* Task directions:
The response should be an exact transcription of the data below, free of images.
--- Provided material Enclosed Below ---
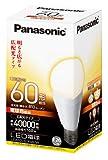 Panasonic LED電球 一般電球タイプ 広配光タイプ 10.0W  (電球色相当) E26口金 電球60W形相当 810 lm LDA10LGK60W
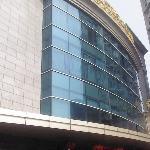 Puxi New Century Hotel Shanghai Foto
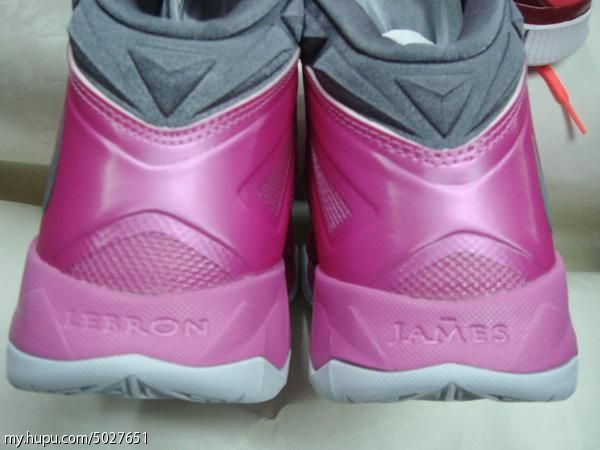 nike-lebron-zoom-soldier-vii-7-think-pink-7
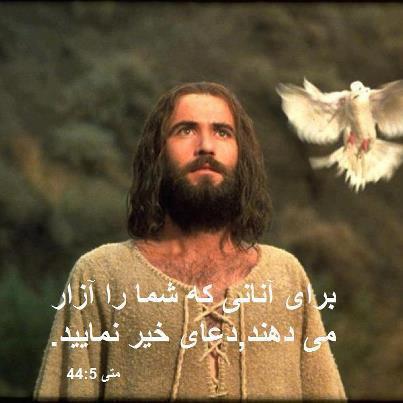 قیام عیسی مسیح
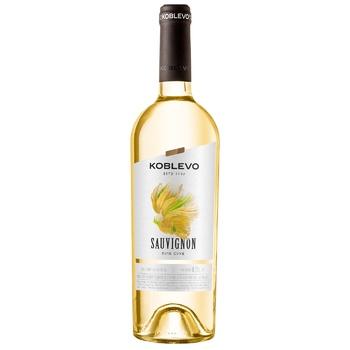 Вино Коблево Совіньйон біле сухе 13% 0,75л - купити, ціни на Ашан - фото 1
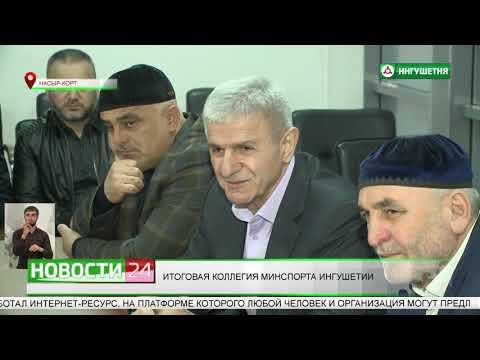 В Министерстве спорта Ингушетии подвели итоги деятельности за прошедший год.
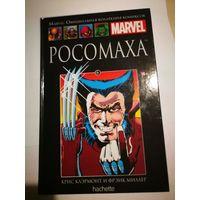 """Комикс Marvel. Том 6 """"Россомаха"""""""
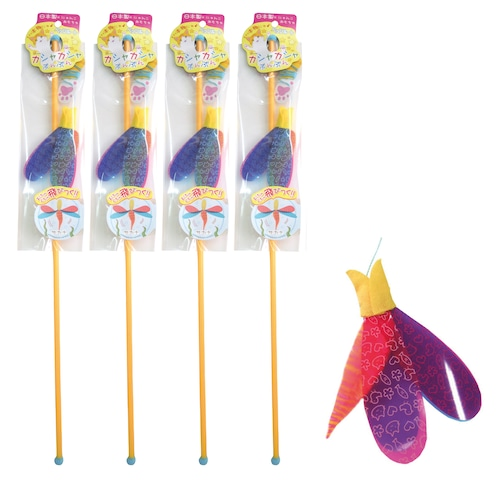 【送料込み】つり竿の猫おもちゃ カシャカシャぶんぶん サカナ4本セット(メール便)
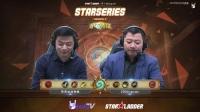 狗贼 vs 冰炫 SL i联赛S3预选赛D组 4.2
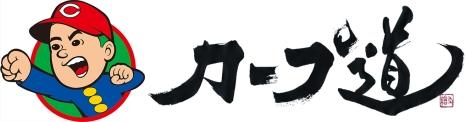 広島東洋カープファン応援番組「カープ道」を全国に配信開始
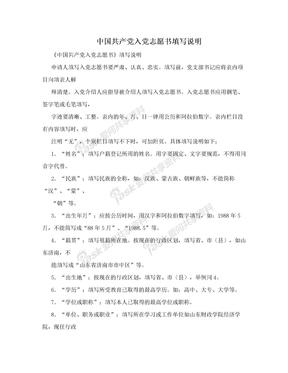 中国共产党入党志愿书填写说明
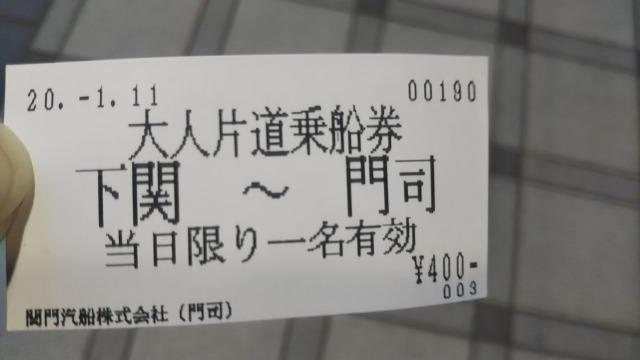 門司港のフェリーのチケット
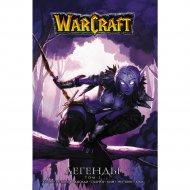 Книга «Warcraft. Легенды. Том 2».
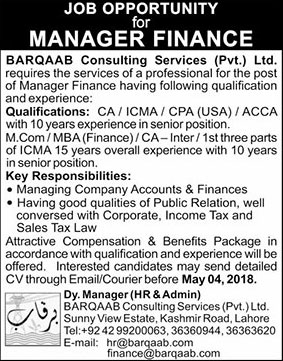 Jobs in BARQAAB Consulting Services Pvt Ltd 22 April 2018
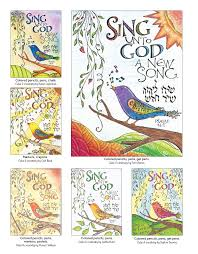 judaic expressions zenspirations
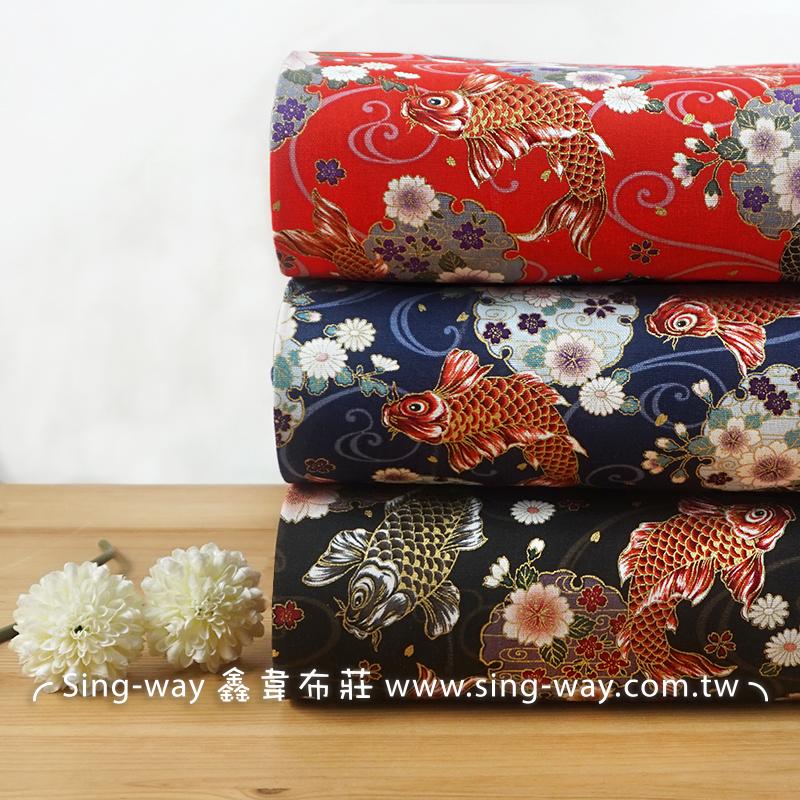 燙金花圃錦鯉 日式和風 錦鯉 櫻花 魚躍龍門 手工藝DIY布料 CF550716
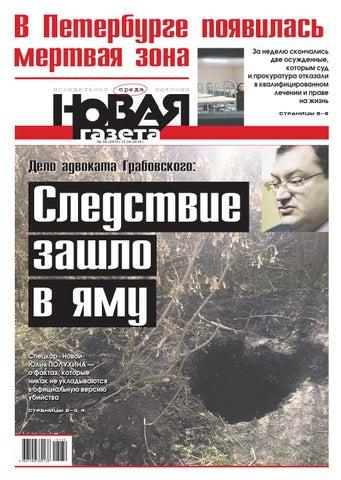 Москва области клин проститутка девушки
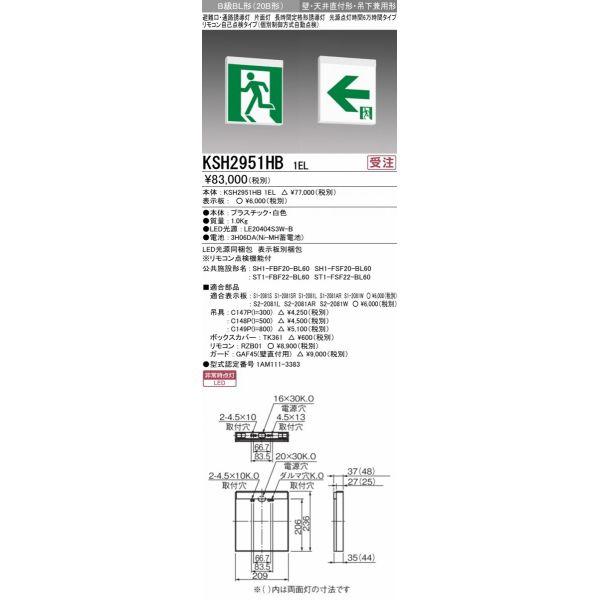三菱電機 KSH2951HB 1EL  LED誘導灯 誘導灯本体 長時間定格形 《KSH2951HB1EL》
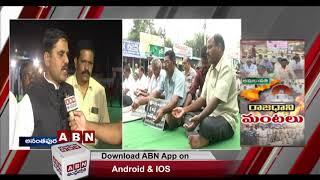 Vishnu Vardhan Reddy F 2 F over CM Jagan AP 3 Capital Anno..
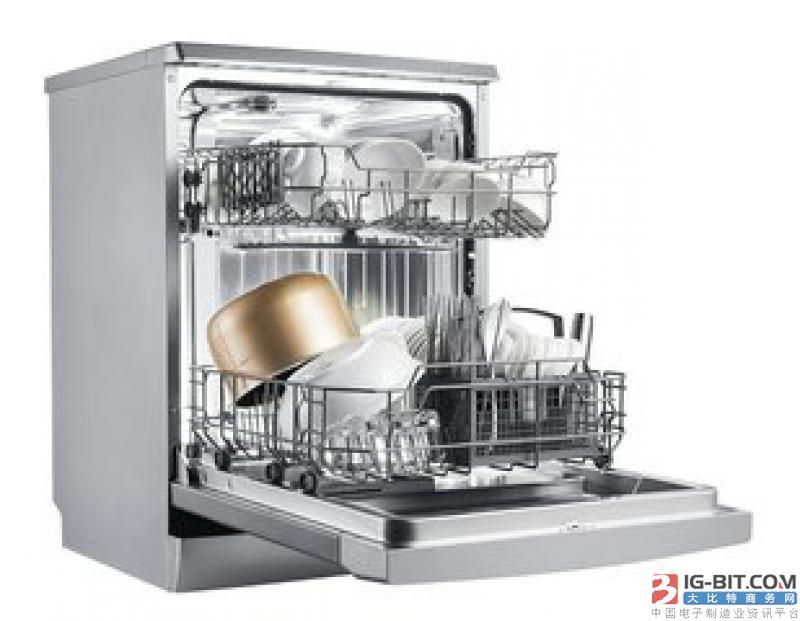 为中国消费者量身定制 海尔发布全球第三种洗碗机——亚式洗碗机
--- End of Enclosed Provided material ---
* Written solution:
 Panasonic LED電球 一般電球タイプ 広配光タイプ 10.0W  (電球色相当) E26口金 電球60W形相当 810 lm LDA10LGK60W
 Puxi New Century Hotel Shanghai Foto
 nike-lebron-zoom-soldier-vii-7-think-pink-7
 قیام عیسی مسیح
 Вино Коблево Совіньйон біле сухе 13% 0,75л - купити, ціни на Ашан - фото 1
 В Министерстве спорта Ингушетии подвели итоги деятельности за прошедший год.
 """Комикс Marvel. Том 6 """"Россомаха"""""""
 【送料込み】つり竿の猫おもちゃ カシャカシャぶんぶん サカナ4本セット(メール便)
 狗贼 vs 冰炫 SL i联赛S3预选赛D组 4.2
 広島東洋カープファン応援番組「カープ道」を全国に配信開始
 中国共产党入党志愿书填写说明
 門司港のフェリーのチケット
 Книга «Warcraft. Легенды. Том 2».
 Jobs in BARQAAB Consulting Services Pvt Ltd 22 April 2018
 judaic expressions zenspirations
 燙金花圃錦鯉 日式和風 錦鯉 櫻花 魚躍龍門 手工藝DIY布料 CF550716
 Москва области клин проститутка девушки
三菱電機 KSH2951HB 1EL  LED誘導灯 誘導灯本体 長時間定格形 《KSH2951HB1EL》
 Vishnu Vardhan Reddy F 2 F over CM Jagan AP 3 Capital Anno..
 为中国消费者量身定制 海尔发布全球第三种洗碗机——亚式洗碗机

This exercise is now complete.